Click4Ai

84.

Medium

Implement the **Silhouette Score** for evaluating clustering quality.

For each point i:

a(i) = average distance to all other points in the SAME cluster

b(i) = minimum average distance to points in any OTHER cluster

s(i) = (b(i) - a(i)) / max(a(i), b(i))

The overall silhouette score is the mean of s(i) across all points.

**Range:** -1 to +1

  • **+1:** Points are well-matched to their own cluster
  • **0:** Points are on the boundary between clusters
  • **-1:** Points are likely assigned to the wrong cluster
  • Example:

    X = [[1,2], [1.5,1.8], [5,8], [8,8], [1,0.6], [9,11]]

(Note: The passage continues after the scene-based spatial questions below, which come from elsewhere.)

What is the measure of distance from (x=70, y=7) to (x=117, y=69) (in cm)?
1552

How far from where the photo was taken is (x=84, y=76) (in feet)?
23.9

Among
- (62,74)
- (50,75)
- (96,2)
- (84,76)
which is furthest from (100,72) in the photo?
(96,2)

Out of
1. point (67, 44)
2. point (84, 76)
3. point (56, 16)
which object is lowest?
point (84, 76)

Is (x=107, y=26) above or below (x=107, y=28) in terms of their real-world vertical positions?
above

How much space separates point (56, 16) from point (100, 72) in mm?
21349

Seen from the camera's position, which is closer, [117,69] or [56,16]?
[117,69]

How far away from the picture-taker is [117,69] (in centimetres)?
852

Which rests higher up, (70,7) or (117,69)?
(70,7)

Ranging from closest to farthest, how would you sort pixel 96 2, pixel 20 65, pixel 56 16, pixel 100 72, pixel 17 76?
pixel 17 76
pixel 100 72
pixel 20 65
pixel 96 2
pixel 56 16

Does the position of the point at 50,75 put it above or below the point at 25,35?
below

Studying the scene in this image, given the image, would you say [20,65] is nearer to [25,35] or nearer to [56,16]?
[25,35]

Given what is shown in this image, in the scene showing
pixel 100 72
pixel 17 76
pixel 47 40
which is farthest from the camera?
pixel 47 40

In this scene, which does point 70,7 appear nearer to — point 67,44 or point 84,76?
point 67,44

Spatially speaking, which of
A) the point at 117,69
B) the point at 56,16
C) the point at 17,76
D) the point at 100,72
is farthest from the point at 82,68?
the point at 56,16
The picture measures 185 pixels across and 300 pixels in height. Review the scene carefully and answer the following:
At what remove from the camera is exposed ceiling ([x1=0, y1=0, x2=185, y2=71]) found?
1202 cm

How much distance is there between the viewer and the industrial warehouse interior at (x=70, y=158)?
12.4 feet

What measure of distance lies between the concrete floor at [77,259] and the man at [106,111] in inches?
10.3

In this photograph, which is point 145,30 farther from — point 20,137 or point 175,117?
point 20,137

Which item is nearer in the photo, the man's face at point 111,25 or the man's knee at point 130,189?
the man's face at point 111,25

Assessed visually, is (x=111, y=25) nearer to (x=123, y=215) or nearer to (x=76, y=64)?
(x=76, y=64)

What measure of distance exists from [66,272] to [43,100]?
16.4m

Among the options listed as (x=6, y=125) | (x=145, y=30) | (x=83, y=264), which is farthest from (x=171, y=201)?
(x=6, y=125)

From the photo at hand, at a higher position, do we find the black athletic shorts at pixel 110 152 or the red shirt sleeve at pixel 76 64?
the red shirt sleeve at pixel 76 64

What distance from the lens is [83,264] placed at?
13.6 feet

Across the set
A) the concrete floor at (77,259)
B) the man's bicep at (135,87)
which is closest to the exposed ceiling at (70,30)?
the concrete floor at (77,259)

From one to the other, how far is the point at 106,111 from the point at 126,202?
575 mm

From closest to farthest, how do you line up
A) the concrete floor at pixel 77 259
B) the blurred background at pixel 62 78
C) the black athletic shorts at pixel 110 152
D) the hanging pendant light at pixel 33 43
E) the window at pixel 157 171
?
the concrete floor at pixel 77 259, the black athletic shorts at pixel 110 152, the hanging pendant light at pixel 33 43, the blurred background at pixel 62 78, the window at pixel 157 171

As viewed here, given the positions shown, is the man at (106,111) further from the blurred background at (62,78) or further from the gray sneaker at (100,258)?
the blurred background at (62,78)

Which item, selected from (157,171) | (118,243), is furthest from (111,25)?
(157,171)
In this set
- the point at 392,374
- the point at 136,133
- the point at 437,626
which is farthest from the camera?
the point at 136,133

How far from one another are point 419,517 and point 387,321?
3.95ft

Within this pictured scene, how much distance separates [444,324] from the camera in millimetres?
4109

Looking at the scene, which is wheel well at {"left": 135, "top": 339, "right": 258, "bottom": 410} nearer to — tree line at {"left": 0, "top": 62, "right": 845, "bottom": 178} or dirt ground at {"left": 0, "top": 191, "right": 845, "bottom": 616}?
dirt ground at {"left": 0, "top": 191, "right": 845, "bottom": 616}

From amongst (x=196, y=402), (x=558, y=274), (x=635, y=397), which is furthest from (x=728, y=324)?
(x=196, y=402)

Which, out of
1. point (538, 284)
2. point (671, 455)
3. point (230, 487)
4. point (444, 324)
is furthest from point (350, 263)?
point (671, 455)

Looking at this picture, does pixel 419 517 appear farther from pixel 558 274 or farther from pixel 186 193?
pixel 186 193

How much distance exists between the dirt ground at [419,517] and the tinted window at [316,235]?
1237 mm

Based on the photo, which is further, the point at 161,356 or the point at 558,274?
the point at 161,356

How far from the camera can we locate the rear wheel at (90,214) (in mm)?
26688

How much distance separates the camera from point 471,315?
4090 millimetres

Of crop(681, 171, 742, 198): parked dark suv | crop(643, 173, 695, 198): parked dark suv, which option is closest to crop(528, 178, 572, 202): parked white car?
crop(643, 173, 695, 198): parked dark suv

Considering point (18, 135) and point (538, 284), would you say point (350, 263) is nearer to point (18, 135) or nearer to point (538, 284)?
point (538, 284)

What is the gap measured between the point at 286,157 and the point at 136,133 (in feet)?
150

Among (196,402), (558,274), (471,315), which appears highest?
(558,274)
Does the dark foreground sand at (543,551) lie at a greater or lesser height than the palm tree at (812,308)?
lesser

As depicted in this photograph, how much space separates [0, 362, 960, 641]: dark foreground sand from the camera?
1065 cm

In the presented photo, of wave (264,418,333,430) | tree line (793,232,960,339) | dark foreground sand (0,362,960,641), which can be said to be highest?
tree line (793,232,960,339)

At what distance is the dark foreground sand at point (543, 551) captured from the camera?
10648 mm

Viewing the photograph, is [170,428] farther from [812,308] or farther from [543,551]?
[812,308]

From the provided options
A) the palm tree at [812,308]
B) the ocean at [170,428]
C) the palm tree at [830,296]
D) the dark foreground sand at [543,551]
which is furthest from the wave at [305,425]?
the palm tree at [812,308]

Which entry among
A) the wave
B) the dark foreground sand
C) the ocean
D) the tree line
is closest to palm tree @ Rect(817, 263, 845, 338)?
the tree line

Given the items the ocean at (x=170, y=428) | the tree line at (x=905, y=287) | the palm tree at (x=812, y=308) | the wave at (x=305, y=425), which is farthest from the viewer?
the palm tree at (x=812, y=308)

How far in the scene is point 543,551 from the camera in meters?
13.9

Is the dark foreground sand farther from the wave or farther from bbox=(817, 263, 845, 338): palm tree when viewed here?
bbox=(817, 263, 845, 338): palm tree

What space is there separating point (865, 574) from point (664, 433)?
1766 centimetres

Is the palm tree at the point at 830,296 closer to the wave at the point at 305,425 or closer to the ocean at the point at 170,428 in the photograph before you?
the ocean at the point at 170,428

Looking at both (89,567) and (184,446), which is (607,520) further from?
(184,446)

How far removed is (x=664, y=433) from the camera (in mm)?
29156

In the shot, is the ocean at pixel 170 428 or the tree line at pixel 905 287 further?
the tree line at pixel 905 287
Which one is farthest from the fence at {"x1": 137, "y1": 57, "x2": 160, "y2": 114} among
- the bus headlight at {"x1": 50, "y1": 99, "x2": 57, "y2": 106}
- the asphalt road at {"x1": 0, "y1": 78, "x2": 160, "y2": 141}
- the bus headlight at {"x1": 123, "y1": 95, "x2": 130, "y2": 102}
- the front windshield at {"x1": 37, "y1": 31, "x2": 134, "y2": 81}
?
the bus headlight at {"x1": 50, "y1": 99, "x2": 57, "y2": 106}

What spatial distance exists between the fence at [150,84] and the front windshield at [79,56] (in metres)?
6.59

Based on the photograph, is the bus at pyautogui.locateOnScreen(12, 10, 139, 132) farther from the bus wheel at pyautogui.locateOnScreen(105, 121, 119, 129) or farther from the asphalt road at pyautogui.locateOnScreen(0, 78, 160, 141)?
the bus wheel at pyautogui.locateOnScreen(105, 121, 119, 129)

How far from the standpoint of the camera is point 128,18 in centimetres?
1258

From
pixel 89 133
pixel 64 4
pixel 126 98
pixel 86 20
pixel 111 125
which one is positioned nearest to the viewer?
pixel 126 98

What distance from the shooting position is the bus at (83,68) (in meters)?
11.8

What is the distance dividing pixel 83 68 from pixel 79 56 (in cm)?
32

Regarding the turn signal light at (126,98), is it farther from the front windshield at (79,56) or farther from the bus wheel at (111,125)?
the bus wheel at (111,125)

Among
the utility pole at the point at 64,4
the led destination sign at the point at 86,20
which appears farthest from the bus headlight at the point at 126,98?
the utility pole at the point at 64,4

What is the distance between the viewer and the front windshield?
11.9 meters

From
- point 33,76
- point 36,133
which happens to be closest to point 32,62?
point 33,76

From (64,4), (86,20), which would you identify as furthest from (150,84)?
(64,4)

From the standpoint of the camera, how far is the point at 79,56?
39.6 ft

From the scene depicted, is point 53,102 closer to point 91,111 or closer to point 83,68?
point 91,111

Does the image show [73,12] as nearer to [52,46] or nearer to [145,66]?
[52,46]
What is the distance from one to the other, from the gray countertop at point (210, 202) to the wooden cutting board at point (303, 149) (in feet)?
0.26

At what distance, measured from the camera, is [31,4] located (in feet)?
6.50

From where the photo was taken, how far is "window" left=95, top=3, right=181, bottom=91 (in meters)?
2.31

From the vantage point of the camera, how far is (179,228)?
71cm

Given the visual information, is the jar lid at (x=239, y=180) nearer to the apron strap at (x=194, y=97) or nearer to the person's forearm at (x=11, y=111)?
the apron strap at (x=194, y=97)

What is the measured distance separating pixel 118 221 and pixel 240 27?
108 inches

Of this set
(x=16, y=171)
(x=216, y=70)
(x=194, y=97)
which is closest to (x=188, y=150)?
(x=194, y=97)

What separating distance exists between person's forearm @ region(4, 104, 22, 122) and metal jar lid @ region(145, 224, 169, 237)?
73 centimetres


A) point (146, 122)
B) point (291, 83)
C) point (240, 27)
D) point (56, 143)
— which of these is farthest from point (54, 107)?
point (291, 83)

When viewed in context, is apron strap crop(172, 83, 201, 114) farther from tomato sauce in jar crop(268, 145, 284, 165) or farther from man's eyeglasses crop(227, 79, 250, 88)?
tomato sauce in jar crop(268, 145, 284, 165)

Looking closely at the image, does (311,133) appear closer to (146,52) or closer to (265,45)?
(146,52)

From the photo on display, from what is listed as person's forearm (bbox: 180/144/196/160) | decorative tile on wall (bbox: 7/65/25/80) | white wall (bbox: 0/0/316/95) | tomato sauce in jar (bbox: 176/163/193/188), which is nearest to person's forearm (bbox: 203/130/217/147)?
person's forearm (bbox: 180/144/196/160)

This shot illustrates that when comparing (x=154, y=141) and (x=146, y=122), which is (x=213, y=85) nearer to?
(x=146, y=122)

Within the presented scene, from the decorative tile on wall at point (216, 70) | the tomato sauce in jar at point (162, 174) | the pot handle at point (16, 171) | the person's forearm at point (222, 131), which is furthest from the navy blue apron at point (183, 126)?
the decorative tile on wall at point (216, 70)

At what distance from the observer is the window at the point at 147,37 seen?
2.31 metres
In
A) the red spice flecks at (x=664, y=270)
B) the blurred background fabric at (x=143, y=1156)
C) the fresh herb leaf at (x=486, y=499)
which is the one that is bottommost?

    labels = [0, 0, 1, 1, 0, 1]

    silhouette_score(X, labels) → ~0.66

    Constraints:

  • Use Euclidean distance
  • Handle clusters with only one point (silhouette = 0 for that point)
  • Return the average silhouette score across all points
  • Test Cases

    Test Case 1
    Input: X=[[1,2],[1.5,1.8],[5,8],[8,8],[1,0.6],[9,11]], labels=[0,0,1,1,0,1]
    Expected: ~0.66
    Test Case 2
    Input: Perfect clustering (well-separated groups)
    Expected: close to 1.0
    Test Case 3
    Input: Random labels on clustered data
    Expected: close to 0 or negative
    + 2 hidden test cases